**Quoted passage**
BEGIN

Unpacking binoculars and other visual aids at the Naval Observatory, 1918

The return of items was no small thing. One citizen noted that his binocular set cost $50, which is more than $1000 in today’s currency. One of the reasons the visual equipment was so expensive, and for the shortage itself, was because many of the premier manufacturers of such items were Swiss, German, French, or other European concerns. These makers were either now on the other side in the Great War; or, if the country of origin were an American ally, it was just logistically impossible for companies to send such things. Also, it was not uncommon during the war for manufacturers to retrofit their factories to produce different goods for the war effort. Thus the call from Roosevelt in late 1917 and early 1918.

(images/Library of Congress)

Vonnegut in winter

February 2010 image of the slaughterhouse where, sixty-five Februaries previously, Kurt Vonnegut survived the Dresden firebombing

One of my undertakings for this winter is to re-read the Kurt Vonnegut catalog. Like many, I read Vonnegut extensively in high school and college but got away from him over the years, though I did return to Slaughterhouse Five from time to time. Vonnegut is one of those writers one can return to at different points in one’s life, reading him with fresh eyes from the changing perspectives of one’s age. I intend to read both the fiction and non-fiction. I will have to do a literature review before diving in fully, but I am considering some type of project in which I analyze the World Wars on Vonnegut’s family. I know that a fair amount has been done on Vonnegut but I think there are some threads left to untangle. If this happens, it will not be until summer or fall.

Vonnegut in uniform during the Second World War, circa 1943-45

Again it has been a while since I have read him, but I recall him discussing the effect that the anti-German hysteria had on his family in Indiana during the First World War. Vonnegut, born in 1922, was a young enlisted man during the Second World War and famously survived the February 1945 firebombing of Dresden Germany as a prisoner of war. That experience in turn was the basis of Slaughterhouse Five, usually considered his most important work. He often downplayed the role that his Second World War experiences played on his personal life, claiming that people often go through cataclysmic events with little to no impact on their own psyches. That may or may not be true. It is without question true that the Second World War played a huge role in his writings. His mother’s 1944 suicide was also a factor in his worldview.

END

**Provided records**
BEGIN

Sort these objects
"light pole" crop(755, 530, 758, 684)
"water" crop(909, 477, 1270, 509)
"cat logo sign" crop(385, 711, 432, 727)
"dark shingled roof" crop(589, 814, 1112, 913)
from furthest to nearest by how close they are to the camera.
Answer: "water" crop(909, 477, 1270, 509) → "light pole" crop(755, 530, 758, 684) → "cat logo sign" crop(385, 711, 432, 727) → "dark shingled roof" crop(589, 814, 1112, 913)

END
BEGIN

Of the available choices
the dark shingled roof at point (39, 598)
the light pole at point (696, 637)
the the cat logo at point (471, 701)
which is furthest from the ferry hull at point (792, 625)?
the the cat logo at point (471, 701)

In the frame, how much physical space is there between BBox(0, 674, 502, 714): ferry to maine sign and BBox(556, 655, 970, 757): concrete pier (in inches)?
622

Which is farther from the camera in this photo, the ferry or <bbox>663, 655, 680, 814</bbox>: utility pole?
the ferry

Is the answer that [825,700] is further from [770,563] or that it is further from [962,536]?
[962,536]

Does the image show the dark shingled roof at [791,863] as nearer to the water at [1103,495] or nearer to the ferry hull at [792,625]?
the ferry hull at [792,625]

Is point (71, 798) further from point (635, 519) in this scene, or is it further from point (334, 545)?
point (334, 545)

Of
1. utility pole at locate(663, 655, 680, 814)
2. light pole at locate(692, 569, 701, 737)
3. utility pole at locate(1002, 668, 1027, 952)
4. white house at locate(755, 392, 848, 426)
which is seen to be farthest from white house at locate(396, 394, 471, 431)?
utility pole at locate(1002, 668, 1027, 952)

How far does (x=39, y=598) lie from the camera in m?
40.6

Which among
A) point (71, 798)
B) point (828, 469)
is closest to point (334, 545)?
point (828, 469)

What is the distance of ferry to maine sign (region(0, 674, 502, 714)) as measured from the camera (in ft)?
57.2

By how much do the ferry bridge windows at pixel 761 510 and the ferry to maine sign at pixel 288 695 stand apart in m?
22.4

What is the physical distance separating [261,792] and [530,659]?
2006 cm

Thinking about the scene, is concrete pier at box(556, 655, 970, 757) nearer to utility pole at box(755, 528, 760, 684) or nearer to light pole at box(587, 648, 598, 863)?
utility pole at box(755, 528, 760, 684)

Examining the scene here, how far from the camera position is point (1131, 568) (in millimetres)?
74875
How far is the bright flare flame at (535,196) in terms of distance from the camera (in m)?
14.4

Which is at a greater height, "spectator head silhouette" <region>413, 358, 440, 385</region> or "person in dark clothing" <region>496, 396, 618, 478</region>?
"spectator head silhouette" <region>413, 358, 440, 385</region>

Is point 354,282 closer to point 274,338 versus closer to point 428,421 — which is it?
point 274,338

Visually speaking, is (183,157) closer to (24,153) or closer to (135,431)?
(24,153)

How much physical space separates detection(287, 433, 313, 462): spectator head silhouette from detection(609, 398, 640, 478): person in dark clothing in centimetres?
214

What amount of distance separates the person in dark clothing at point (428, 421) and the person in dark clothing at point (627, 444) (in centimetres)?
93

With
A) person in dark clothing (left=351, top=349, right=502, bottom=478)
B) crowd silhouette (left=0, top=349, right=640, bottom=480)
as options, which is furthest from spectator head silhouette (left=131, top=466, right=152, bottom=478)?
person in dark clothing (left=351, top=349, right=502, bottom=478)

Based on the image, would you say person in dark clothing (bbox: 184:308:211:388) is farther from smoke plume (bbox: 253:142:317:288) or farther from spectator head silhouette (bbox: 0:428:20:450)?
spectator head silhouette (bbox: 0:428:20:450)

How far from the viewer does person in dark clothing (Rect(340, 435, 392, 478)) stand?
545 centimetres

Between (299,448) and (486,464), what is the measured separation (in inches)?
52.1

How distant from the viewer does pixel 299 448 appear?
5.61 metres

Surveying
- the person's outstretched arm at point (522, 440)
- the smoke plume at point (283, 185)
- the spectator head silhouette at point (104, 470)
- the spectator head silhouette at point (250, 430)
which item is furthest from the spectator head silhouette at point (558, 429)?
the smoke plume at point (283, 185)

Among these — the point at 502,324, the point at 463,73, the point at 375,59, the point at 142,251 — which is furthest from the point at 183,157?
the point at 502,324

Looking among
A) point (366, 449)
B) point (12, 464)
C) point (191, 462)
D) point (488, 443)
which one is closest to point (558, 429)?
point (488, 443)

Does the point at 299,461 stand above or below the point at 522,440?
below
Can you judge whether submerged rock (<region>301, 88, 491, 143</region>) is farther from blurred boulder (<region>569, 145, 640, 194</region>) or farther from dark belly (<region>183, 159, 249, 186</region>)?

END

**Task goal**
In the text above about wartime binoculars and Kurt Vonnegut, how much did one citizen's binocular set cost?

**Task result**
$50, which is more than $1000 in today's currency.